Шубравцы ориентировались на морально-сатирические тексты Красицкого и являлись своего рода продолжателями проекта польского Просвещения (расцвет которого пришелся на 1760–1770-е гг.), стараясь приспособить его под региональные нужды и местную специфику. Сам Красицкий был родом из совсем другого региона, а именно из сегодняшней восточной Польши (район города Жешув), в то время как карьера католического эпископа связала его жизнь с балтийским регионом Вармия, который уже после первого раздела Речи Посполитой (в 1772 г.) отошел к Пруссии.

В рядах шубравцев Булгарин действовал под псевдонимом Дерфинтос[308]. Эдвард Масальский в свою очередь был намного моложе (он родился в 1799 г.) и начал свою университетскую учебу в Вильне в 1820-м[309]. Здесь он стал членом патриотического и просветительского кружка филоматов, разгромленного в 1823–1824 гг. по распоряжению Николая Новосильцева из-за подозрений в бунтарстве.

Программа шубравцев была основана на принципах самоконтроля и просвещенного преобразования общества. Шубравцы порицали алкоголизм, самодовольство дворян, лень, раздачу должностей согласно праву рождения, а не квалификации, ксенофобию и отсталость, замаскированные под патриотизм, расточительную жизнь дворян и эксплуатацию ими крестьян[310]. Все члены общества шубравцев были обязаны следовать этой программе, в том числе и в повседневной жизни, особенно в том, что касалось самообразования и отказа от алкоголя. Литература становилась инструментом социальных преобразований: целью сатирического изображения пороков и общественных недостатков было нравственное улучшение общества. В рамках этой стратегии романы Красицкого, газета шубравцев «Площадные известия», романы «Иван Выжигин» и «Пан Подстолич» становятся звеньями одной цепи (даже при том, что в последнем тексте сатира не столь явна).

Поскольку идеи Просвещения и связанные с ними литературные топосы, «общие места», которые объединяют Булгарина с Масальским, Красицким и шубравцами, уже стали предметом нескольких исследований (в особенности Скварчинского, который анализирует даже их мельчайшие аспекты), я лишь очень коротко затрону эту тему.

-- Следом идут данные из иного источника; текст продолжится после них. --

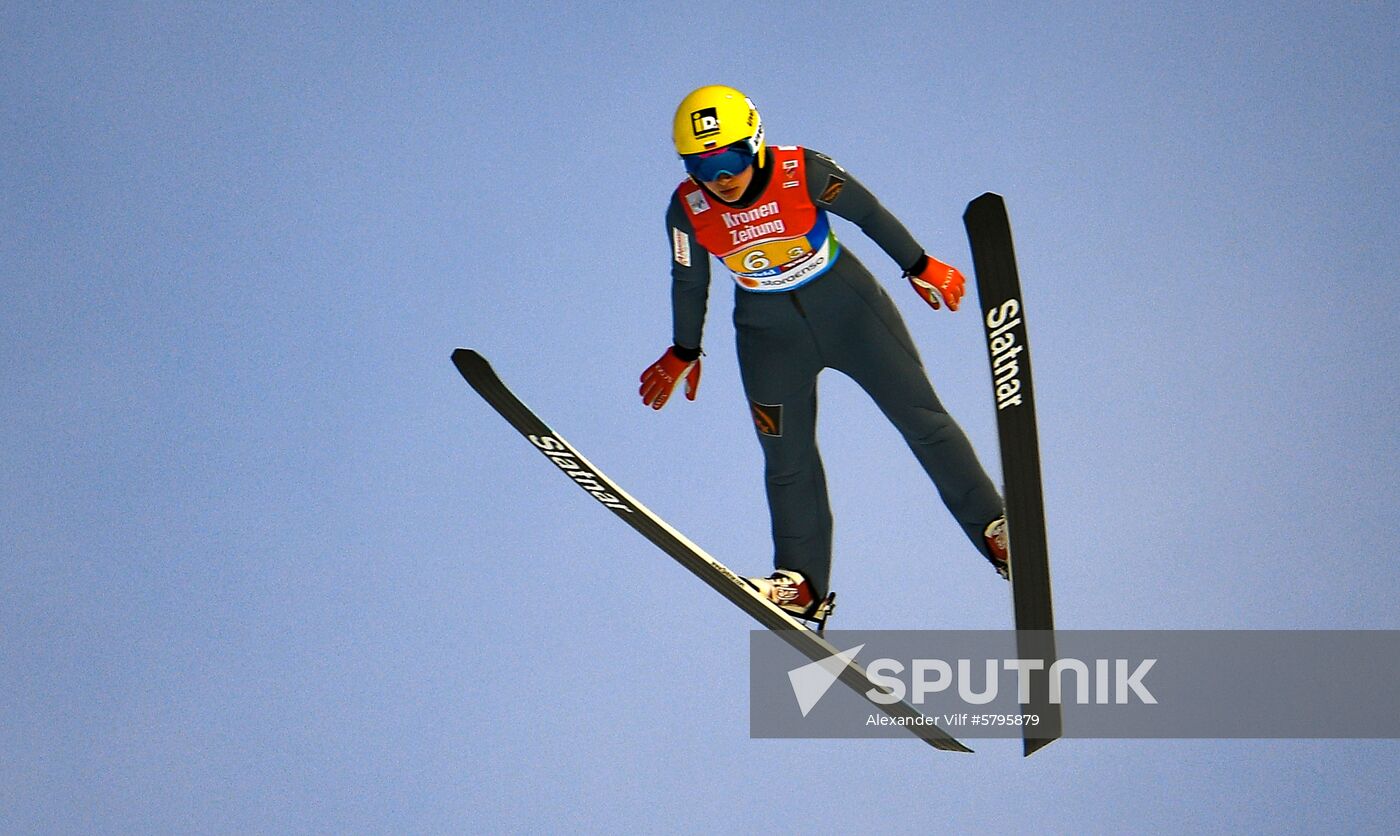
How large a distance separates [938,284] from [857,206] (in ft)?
0.98

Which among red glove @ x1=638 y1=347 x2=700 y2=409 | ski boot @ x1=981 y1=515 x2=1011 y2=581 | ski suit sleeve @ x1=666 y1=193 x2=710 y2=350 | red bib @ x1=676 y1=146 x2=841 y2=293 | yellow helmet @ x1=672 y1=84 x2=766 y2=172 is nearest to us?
yellow helmet @ x1=672 y1=84 x2=766 y2=172

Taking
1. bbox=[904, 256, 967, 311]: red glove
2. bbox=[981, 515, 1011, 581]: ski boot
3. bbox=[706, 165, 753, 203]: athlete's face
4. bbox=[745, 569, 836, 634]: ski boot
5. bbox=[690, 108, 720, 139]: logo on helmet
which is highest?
bbox=[690, 108, 720, 139]: logo on helmet

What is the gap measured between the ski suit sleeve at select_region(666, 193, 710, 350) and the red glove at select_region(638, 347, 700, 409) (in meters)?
0.05

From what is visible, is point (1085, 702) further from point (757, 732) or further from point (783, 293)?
point (783, 293)

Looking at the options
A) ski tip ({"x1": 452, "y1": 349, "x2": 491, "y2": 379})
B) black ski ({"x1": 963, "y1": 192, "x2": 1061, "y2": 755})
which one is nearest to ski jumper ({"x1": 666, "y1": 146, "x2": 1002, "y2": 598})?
black ski ({"x1": 963, "y1": 192, "x2": 1061, "y2": 755})

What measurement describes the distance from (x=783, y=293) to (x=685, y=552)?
2.47ft

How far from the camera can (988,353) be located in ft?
11.3

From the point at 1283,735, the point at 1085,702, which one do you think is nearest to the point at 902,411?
the point at 1085,702

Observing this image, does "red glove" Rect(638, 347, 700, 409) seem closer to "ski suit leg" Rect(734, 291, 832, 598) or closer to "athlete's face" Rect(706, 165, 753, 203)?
"ski suit leg" Rect(734, 291, 832, 598)

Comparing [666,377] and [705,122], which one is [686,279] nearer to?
[666,377]

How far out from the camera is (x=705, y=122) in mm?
3576

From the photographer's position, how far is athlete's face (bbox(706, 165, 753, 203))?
3646 millimetres

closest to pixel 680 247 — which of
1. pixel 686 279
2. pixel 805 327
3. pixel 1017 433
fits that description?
pixel 686 279

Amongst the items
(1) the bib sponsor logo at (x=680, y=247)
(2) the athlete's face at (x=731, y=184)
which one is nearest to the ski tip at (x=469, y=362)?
(1) the bib sponsor logo at (x=680, y=247)
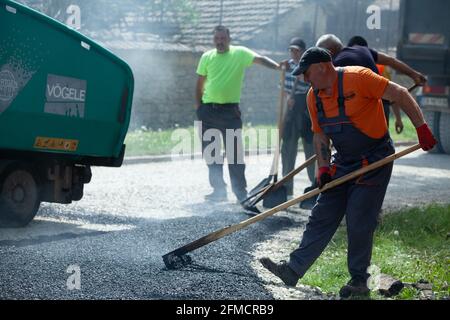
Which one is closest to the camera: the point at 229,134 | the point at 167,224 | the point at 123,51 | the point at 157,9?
the point at 167,224

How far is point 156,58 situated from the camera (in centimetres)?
1961

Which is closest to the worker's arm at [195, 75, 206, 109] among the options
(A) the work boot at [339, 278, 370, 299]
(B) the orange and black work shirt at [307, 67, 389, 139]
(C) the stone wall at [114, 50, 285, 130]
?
(B) the orange and black work shirt at [307, 67, 389, 139]

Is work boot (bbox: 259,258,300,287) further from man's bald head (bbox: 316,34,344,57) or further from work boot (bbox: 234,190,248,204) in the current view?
work boot (bbox: 234,190,248,204)

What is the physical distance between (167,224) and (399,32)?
8.27 m

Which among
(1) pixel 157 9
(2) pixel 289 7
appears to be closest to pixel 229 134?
(1) pixel 157 9

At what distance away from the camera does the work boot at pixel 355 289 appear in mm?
6695

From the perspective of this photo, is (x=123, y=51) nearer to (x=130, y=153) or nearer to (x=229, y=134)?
(x=130, y=153)

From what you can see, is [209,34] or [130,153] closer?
[130,153]

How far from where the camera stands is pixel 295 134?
11828 millimetres

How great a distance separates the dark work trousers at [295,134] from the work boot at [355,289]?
480 centimetres

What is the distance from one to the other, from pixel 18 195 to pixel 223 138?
3.25 meters

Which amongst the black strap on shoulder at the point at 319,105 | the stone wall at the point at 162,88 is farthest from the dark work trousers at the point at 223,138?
the stone wall at the point at 162,88

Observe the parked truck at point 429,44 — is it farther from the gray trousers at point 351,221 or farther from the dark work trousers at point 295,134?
the gray trousers at point 351,221

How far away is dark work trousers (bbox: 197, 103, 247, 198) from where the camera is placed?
1152cm
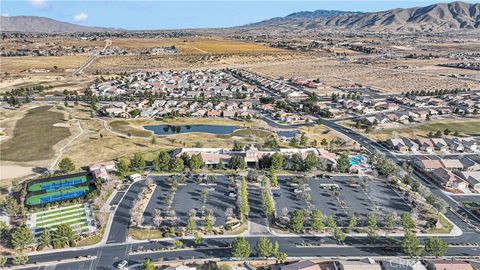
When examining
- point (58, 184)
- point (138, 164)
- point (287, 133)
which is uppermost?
point (287, 133)

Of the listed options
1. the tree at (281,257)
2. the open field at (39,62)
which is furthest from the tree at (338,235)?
the open field at (39,62)

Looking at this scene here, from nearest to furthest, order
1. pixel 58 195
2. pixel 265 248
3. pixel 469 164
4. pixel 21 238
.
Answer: pixel 265 248 < pixel 21 238 < pixel 58 195 < pixel 469 164

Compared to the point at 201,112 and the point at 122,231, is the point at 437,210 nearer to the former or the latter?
the point at 122,231

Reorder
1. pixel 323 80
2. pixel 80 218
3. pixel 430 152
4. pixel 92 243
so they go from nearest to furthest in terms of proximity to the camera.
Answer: pixel 92 243 < pixel 80 218 < pixel 430 152 < pixel 323 80

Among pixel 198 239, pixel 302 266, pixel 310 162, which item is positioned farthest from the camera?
pixel 310 162

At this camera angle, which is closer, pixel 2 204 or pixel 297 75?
pixel 2 204

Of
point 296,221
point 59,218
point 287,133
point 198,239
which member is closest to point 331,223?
point 296,221

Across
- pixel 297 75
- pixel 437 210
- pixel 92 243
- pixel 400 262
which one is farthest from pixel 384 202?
pixel 297 75

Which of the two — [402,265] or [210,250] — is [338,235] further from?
[210,250]

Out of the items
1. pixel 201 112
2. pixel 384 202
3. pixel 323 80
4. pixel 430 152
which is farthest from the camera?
pixel 323 80
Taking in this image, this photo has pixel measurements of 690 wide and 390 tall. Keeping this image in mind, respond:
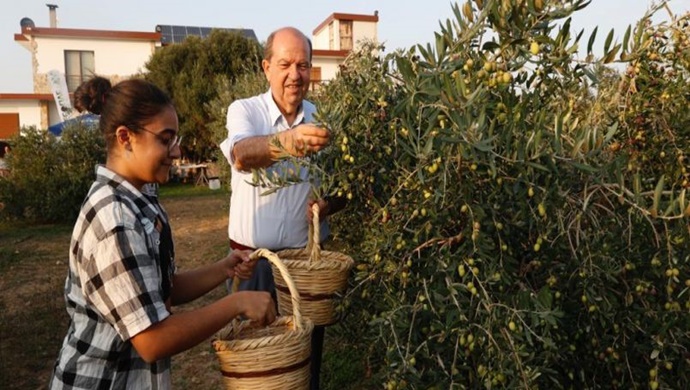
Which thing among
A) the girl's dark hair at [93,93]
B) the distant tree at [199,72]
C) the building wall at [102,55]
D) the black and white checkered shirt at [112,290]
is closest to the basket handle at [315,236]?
the black and white checkered shirt at [112,290]

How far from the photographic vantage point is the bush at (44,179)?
11.7m

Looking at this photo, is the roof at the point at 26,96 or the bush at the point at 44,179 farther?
the roof at the point at 26,96

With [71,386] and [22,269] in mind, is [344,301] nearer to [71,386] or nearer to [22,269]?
[71,386]

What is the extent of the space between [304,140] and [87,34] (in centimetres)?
2921

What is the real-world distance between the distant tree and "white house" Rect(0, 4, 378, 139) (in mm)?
4784

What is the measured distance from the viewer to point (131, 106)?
173 centimetres

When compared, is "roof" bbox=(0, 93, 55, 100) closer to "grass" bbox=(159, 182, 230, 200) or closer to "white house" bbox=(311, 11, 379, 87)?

Те эпизоды «Ивана Выжигина», действие которых происходит в Польше и Литве, безусловно являются сатирой в стиле шубравцев. Сюда можно отнести критику азартных игр, о которой сам Булгарин высказался, что она переписана из «Площадных известий»[311], а также борьбу с всеобъемлющей коррупцией, неэффективным бюрократическим аппаратом и несправедливой юридической системой. Объектом сатиры становятся намеренное затягивание судебных разбирательств, подкуп и шантаж судей.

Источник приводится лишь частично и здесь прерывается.